* _SUPPLIED TEXT_
──────────

I have only minor comment

> ---
>
> There is still a lot of CPU utilization related code. cpu_util_without()
> and cpu_util_next() are very similar. In fact the former can be
> refactored to use a call to the latter to be able to remove some
> redundancy.
>
>  kernel/sched/fair.c | 143 ++++++++++++++++++--------------------------
>  1 file changed, 59 insertions(+), 84 deletions(-)
>
> diff --git a/kernel/sched/fair.c b/kernel/sched/fair.c
> index 16874e112fe6..c084c2e29e40 100644
> --- a/kernel/sched/fair.c
> +++ b/kernel/sched/fair.c
> @@ -6511,6 +6511,64 @@ static int select_idle_sibling(struct task_struct *p, int prev, int target)
>         return target;
>  }
>
> +/*
> + * Predicts what cpu_util(@cpu) would return if @p was migrated (and enqueued)
> + * to @dst_cpu.
> + */
> +static unsigned long cpu_util_next(int cpu, struct task_struct *p, int dst_cpu)
> +{
> +       struct cfs_rq *cfs_rq = &cpu_rq(cpu)->cfs;
> +       unsigned long util_est, util = READ_ONCE(cfs_rq->avg.util_avg);
> +
> +       /*
> +        * If @p migrates from @cpu to another, remove its contribution. Or,
> +        * if @p migrates from another CPU to @cpu, add its contribution. In
> +        * the other cases, @cpu is not impacted by the migration, so the
> +        * util_avg should already be correct.
> +        */
> +       if (task_cpu(p) == cpu && dst_cpu != cpu)
> +               lsub_positive(&util, task_util(p));
> +       else if (task_cpu(p) != cpu && dst_cpu == cpu)

──────────

Excerpts of spatial question data:
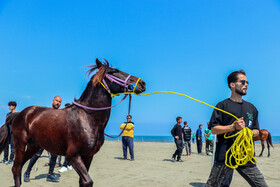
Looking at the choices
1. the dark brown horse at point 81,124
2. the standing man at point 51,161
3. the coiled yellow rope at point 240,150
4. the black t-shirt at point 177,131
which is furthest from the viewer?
the black t-shirt at point 177,131

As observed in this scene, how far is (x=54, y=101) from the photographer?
5.93 meters

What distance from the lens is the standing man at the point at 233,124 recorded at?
3.09m

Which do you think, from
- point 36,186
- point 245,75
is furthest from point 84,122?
point 36,186

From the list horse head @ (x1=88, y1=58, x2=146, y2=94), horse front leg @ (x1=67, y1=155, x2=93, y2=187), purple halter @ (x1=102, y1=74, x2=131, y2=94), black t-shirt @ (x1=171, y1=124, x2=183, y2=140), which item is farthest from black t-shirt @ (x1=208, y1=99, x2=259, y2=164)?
black t-shirt @ (x1=171, y1=124, x2=183, y2=140)

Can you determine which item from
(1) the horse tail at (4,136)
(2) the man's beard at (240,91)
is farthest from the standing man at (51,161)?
(2) the man's beard at (240,91)

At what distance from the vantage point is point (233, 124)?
2986 millimetres

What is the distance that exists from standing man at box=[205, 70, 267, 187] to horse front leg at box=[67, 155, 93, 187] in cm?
160

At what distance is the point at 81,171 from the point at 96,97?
1.14m

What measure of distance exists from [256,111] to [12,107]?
797 cm

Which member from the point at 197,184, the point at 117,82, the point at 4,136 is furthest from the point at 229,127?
the point at 4,136

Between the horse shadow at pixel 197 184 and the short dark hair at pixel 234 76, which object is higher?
the short dark hair at pixel 234 76

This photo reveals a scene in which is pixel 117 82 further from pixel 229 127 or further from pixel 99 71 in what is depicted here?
pixel 229 127

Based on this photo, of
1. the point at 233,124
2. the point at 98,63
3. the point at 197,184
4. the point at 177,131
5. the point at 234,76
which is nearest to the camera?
the point at 233,124

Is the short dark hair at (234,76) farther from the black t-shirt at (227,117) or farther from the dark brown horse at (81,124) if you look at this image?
the dark brown horse at (81,124)
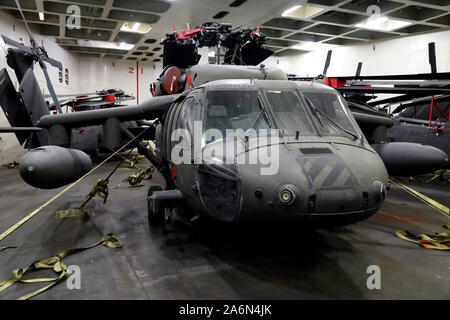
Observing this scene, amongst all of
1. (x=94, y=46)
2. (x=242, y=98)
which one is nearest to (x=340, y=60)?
(x=94, y=46)

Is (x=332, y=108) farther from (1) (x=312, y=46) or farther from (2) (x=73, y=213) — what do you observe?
(1) (x=312, y=46)

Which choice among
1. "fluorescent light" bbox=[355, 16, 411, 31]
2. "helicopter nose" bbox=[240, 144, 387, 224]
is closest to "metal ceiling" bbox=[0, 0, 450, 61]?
"fluorescent light" bbox=[355, 16, 411, 31]

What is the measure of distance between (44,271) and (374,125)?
511 centimetres

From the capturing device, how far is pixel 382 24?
41.3 ft

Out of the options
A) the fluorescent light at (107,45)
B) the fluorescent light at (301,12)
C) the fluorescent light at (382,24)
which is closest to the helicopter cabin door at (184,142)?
the fluorescent light at (301,12)

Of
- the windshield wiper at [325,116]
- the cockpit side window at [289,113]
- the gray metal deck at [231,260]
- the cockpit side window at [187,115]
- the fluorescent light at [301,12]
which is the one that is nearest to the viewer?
the gray metal deck at [231,260]

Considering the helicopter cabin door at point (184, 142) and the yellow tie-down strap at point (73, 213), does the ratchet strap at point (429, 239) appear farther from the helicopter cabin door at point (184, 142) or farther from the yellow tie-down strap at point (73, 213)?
the yellow tie-down strap at point (73, 213)

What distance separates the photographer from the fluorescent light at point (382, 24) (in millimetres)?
11938

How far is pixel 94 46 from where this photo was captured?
53.3 feet

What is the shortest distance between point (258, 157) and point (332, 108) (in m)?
1.47

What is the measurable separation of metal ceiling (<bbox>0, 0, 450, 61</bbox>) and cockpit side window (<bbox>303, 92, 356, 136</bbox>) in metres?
7.47

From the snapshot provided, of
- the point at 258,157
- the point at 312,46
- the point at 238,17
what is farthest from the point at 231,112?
the point at 312,46

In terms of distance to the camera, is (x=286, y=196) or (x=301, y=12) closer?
(x=286, y=196)
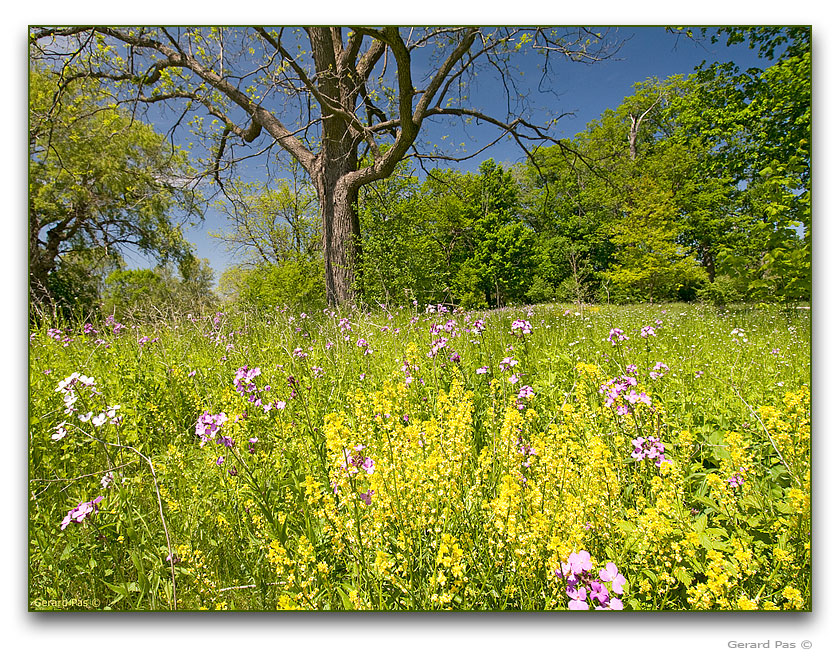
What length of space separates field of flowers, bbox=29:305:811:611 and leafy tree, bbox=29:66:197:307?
1.91ft

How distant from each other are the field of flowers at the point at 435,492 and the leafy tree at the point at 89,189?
0.58 m

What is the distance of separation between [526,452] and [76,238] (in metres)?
3.28

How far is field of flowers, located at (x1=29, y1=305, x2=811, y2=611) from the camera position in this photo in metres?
1.26

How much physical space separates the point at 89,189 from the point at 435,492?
10.8 feet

──────────

* _THINGS TO DO_
[1] How would you shorten the paragraph in the kernel patch that begins "There is still a lot of CPU utilization related code" while keeping its main facts?
[2] Can you carry on the kernel patch from its last line?

* _ANSWERS FOR THE TASKS_
[1] Much CPU utilization code remains. Since cpu_util_without() closely resembles cpu_util_next(), it can be refactored to call cpu_util_next(), which removes some redundancy.

[2]
> +               util += task_util(p);
> +
> +       if (sched_feat(UTIL_EST)) {
> +               util_est = READ_ONCE(cfs_rq->avg.util_est.enqueued);
> +
> +               /*
> +                * During wake-up, the task isn't enqueued yet and doesn't
> +                * appear in the cfs_rq->avg.util_est.enqueued of any rq,
> +                * so just add it (if needed) to "simulate" what will be
> +                * cpu_util after the task has been enqueued.
> +                */
> +               if (dst_cpu == cpu)
> +                       util_est += _task_util_est(p);
> +

Could you add a comment that explains why the addition above will not
be removed below by the lsub_positive below so it isn't worth trying
to optimize such a case?

> +               /*
> +                * Despite the following checks we still have a small window
> +                * for a possible race, when an execl's select_task_rq_fair()
> +                * races with LB's detach_task():
> +                *
> +                *   detach_task()
> +                *     p->on_rq = TASK_ON_RQ_MIGRATING;
> +                *     ---------------------------------- A
> +                *     deactivate_task()                   \
> +                *       dequeue_task()                     + RaceTime
> +                *         util_est_dequeue()              /
> +                *     ---------------------------------- B
> +                *
> +                * The additional check on "current == p" it's required to
> +                * properly fix the execl regression and it helps in further
> +                * reducing the chances for the above race.
> +                */
> +               if (unlikely(task_on_rq_queued(p) || current == p))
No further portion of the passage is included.